# Wiley's tractor jeep



## Sheetanshu (Dec 27, 2013)

Hello everyone. I'm new to this forum and just wanted a bit of insight from al those that are experienced. I own a 2002 Wiley's jeep and was wondering if I could modify it and run it as a tractor. I saw a couple of videos of people in the US doing it and also found out that Wiley's themselves made a tractor jeep long ago. According to some basic calculations I did, if I add a secondary reduction after the gearbox the jeep should be able to produce enough traction. So is this possible ? Or am I missing something here a. And any idea why something like this doesn't already exist ? A car or jeep that can be used to plough and till. 

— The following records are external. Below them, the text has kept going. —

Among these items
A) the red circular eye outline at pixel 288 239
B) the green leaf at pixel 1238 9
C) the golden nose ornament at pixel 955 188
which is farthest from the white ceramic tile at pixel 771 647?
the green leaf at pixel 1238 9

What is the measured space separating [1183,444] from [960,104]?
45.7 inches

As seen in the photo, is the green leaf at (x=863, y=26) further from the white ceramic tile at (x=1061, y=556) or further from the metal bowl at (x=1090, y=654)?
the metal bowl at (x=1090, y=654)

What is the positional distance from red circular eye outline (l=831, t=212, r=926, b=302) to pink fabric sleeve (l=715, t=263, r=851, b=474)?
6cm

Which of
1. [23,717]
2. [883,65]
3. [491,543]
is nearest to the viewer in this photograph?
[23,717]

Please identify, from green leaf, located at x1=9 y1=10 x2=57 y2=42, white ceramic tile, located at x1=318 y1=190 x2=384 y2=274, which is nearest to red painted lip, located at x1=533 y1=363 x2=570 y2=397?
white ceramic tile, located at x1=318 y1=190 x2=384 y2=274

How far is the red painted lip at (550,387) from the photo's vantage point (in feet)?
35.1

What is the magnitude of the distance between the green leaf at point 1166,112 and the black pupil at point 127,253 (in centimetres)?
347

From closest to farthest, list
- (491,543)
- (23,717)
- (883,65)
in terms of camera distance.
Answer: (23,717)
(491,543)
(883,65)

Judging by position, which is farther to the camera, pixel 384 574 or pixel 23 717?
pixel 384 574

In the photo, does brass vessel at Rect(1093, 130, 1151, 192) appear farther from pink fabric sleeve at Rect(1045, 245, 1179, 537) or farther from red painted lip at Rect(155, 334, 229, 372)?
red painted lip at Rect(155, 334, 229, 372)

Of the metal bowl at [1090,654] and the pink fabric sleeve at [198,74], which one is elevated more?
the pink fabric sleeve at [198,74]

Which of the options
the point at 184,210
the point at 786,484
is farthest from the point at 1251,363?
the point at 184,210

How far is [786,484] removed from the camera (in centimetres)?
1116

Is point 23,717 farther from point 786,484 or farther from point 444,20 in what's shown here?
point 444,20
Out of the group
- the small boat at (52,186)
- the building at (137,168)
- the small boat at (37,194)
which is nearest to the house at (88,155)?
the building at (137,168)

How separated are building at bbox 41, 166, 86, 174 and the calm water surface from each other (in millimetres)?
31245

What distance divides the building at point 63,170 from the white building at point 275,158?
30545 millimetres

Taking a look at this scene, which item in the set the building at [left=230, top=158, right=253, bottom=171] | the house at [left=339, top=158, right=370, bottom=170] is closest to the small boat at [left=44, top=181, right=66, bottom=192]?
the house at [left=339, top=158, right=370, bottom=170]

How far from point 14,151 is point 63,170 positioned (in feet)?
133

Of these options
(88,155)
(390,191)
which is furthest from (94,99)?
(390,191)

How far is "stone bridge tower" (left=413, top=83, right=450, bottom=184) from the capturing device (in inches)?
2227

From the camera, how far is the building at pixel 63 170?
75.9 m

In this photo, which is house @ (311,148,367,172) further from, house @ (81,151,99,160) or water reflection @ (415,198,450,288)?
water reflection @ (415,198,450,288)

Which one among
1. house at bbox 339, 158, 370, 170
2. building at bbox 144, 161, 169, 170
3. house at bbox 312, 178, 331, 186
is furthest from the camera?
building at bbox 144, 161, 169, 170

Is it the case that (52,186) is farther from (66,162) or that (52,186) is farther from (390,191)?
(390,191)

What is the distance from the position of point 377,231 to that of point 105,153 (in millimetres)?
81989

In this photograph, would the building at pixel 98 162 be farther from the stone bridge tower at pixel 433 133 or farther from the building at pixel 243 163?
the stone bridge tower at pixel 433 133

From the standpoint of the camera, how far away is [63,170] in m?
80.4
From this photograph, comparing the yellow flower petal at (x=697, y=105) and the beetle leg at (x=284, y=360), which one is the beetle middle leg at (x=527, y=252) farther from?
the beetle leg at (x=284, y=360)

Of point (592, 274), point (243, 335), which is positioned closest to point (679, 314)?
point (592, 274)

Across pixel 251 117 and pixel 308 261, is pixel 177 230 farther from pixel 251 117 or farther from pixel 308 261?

Thanks in advance for your response.


----------



## pogobill (Jan 31, 2012)

If you do a little research, you'll find that Willy's advertised their jeeps as farm vehicles, complete with a three point hitch on the back. Also Minneapolis Moline built an enclosed tractor in the old days that was advertised as a tractor for the farm during the week, and as a car to go to church in on Sunday!
As far as the Willy's go, there were all kind of implements for them right after the war.


----------



## Cublover (Feb 20, 2011)

I had a 57 Willy's jeep that came with a draw bar on the back. I used it for everything till the clutch went out. Before I got around to fixing it, someone 'hunted me down' and made me an offer I couldn't refuse.


----------



## pogobill (Jan 31, 2012)

I guess I should learn to read... 2002 Wileys Jeep... no such thing that I have ever heard of. Maybe ask Vladamir.
What would be the sense of using a car or jeep to plow the fields!?!? A tractor is designed to do that sort of work, not only has the power and traction, but also has a very tight turning radius. 
Show us a picture of your Wiley's Jeep.


----------



## smokinmad (Dec 24, 2013)

I think your Willey's is about 50 years, TO NEW. That Willey's is no where NEAR as tough as the ones they would farm with. Kinda like an OLD Dodge PowerWagon and these new Wagons, NO COMPARISON.


----------



## dooley (Oct 18, 2013)

A 2002 would most likely be a TJ with a 2.4 or 4.0L engine and dana 30/35 axles. I would think to take on the rigors of farm work you would need to do a lot of upgrading. Great to have a goal but I would recommend buying a tractor and keeping the TJ for exploring forest roads.


----------



## Cublover (Feb 20, 2011)

My old 57 would climb a tree or pull anything I hooked it to. Top speed, about 45 mph. Clutch was weak when I got it but I used it for 2 years before it went out.


----------